I do not consider that it is appropriate to make any further allowance for what was termed a “general switch” in relation to new patients being prescribed PPIs. There would have been some element of a shift to Emozul for new patients in the counterfactual scenario, but the figures are speculative and are in my view sufficiently and fairly covered by the compensation figures indicated above.

75.

The levels of esomeprazole PPI prescribing which in fact occurred within the full range of PCTs, the NI Board and dispensing doctors in the relevant period from October 2010 are known from published data and conveniently give figures for the size of the relevant sectors of the market in that period.

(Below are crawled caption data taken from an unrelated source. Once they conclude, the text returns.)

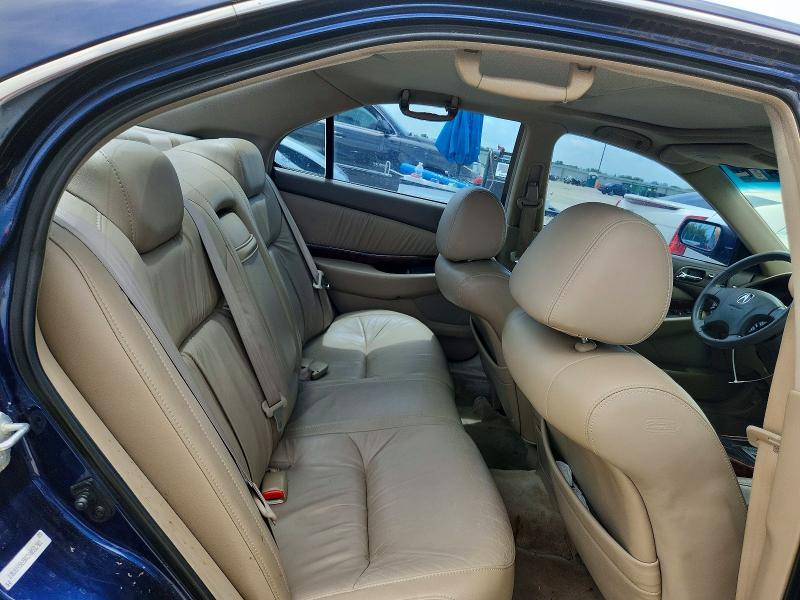 Продажа на аукционе авто 2002 Acura 3.2tl, vin: 19UUA56602A051701, номер лота: 54794136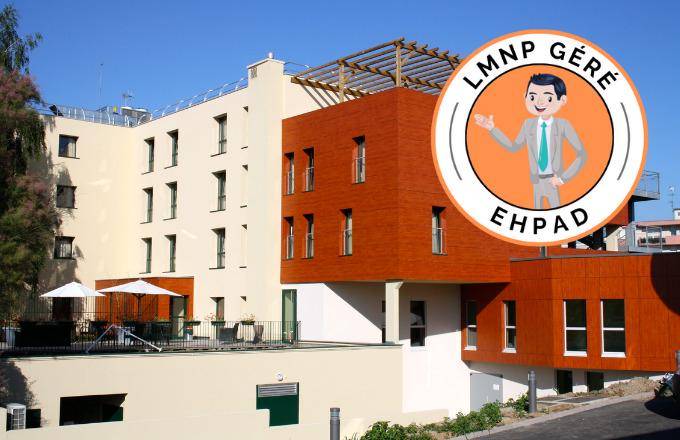 Image de l'annonce Chambre EHPAD - investissement LMNP géré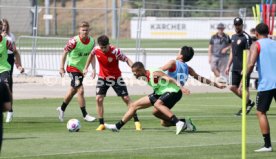 06.07.23 VfB Stuttgart Training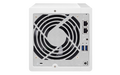 QNAP 4-Bay Personal Cloud NAS for Small and Home Offices with DLNA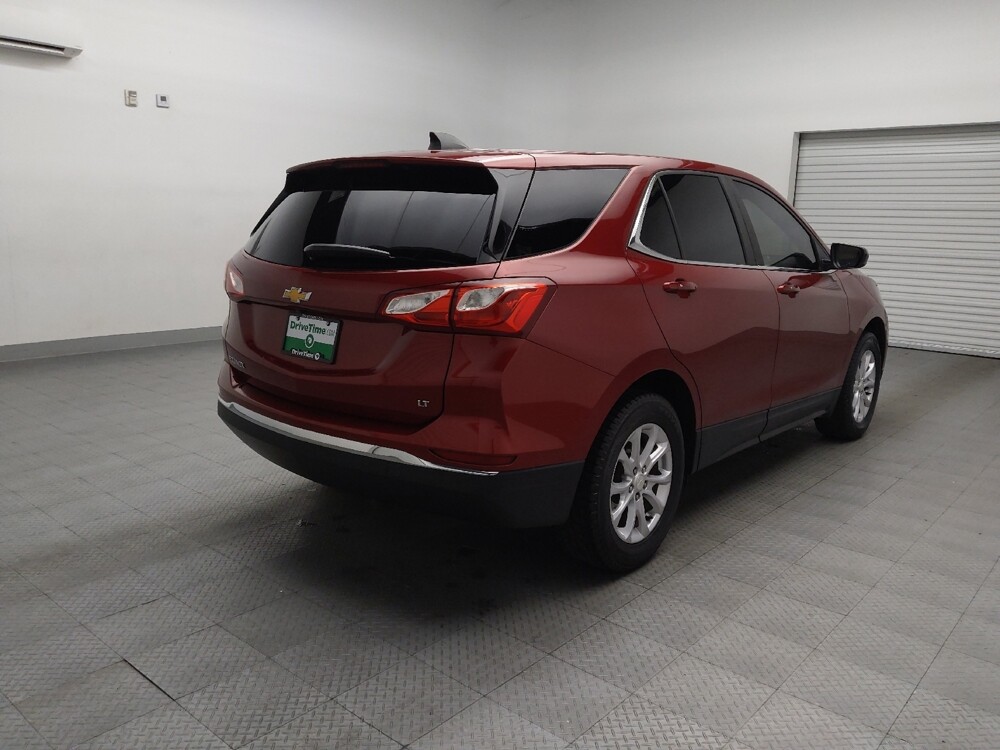 2018 Chevrolet Equinox in Lubbock, TX 79424 - 18118839 9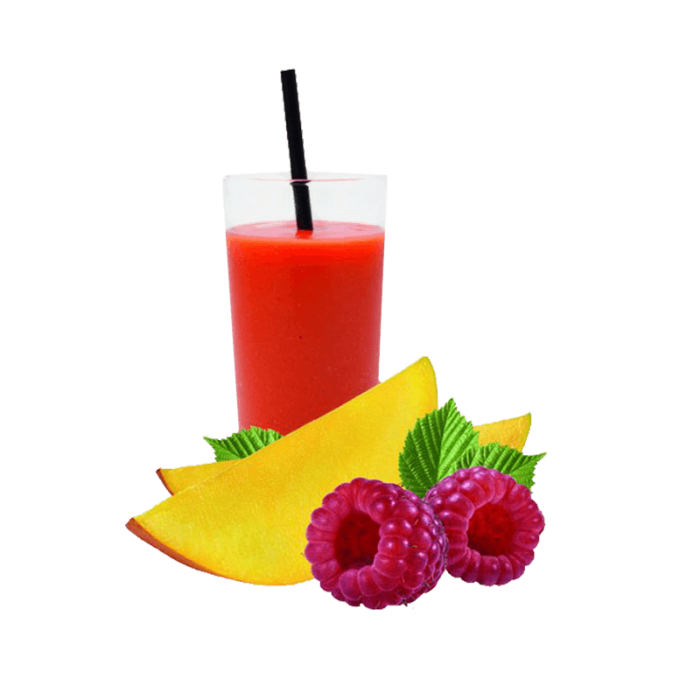 SMOOTHIE FANTASY FRAMBOOS-MANGO - Afbeelding 2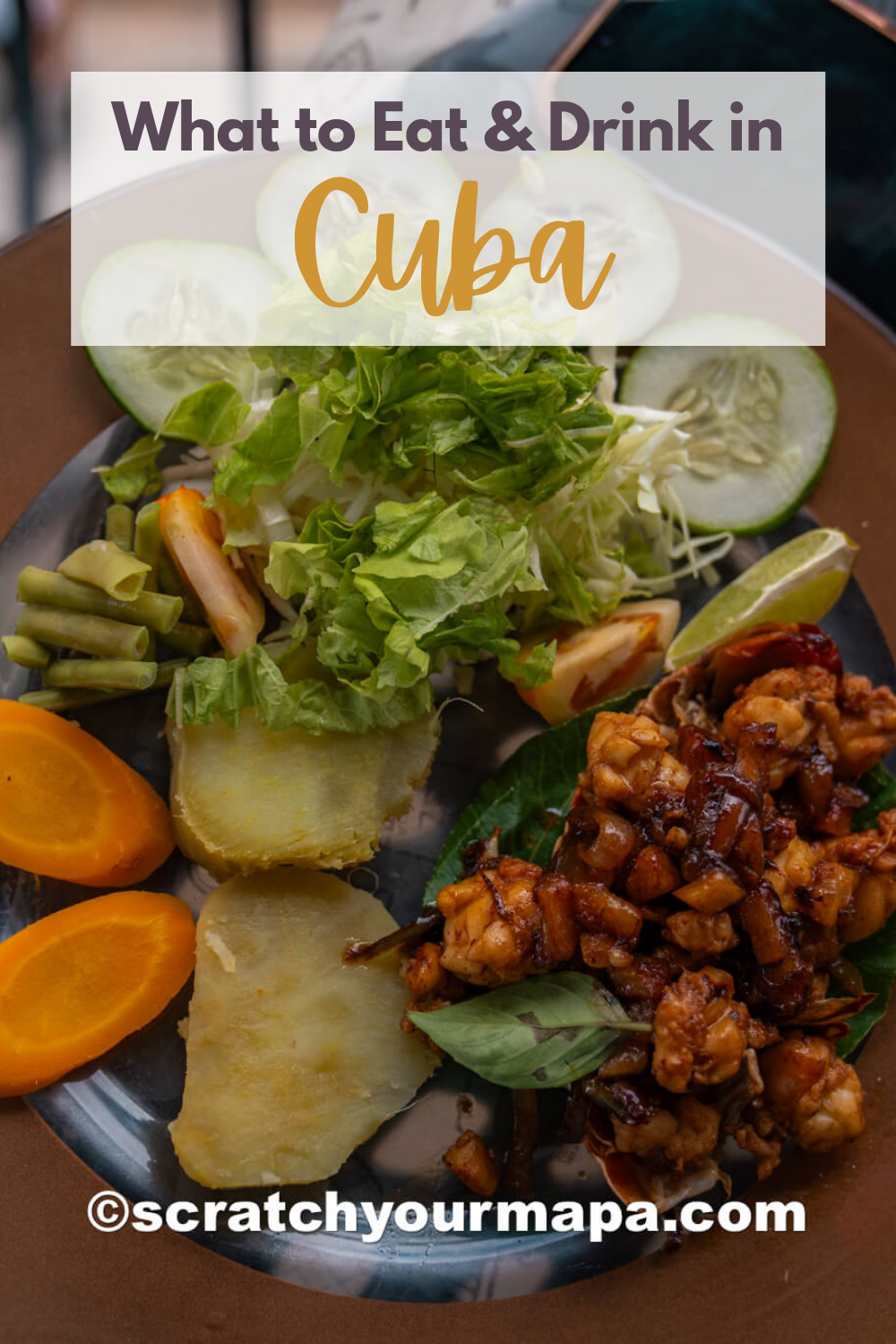 What to Eat in Cuba travel guide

Mr MacGregor makes the correct assumption that the compensation is to be assessed by reference to a deduction of the planned launch costs in October 2010 rather than the lower costs associated with the actual launch in September 2011. Both Mr MacGregor and Dr Jenkins agree that, though somewhat crude, it is appropriate to assess the compensation payable by reference to a prediction of market share arrived at after assessment of the likely peak point of market penetration by Emozul, but with a simple cut off in 2015.

76.

I believe that these findings resolve the relevant outstanding disputes between the parties, and allow for a final damages calculation to be agreed by Mr MacGregor and Dr Jenkins. The parties should now seek to agree the final figures and the order to be made by the court. They have liberty to make further representations if other matters require to be resolved by the court before a final order can be made.